__Aim of the exercise__
Find each line below where the word "legal" occurs, and copy it.

(Source data)
——

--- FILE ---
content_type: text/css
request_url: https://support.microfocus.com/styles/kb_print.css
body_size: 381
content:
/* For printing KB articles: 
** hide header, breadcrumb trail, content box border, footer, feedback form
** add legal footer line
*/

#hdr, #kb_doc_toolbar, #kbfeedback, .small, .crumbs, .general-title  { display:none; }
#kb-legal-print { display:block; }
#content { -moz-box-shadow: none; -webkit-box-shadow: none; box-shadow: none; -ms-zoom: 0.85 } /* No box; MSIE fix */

——

__Exercise result__
** add legal footer line
#kb-legal-print { display:block; }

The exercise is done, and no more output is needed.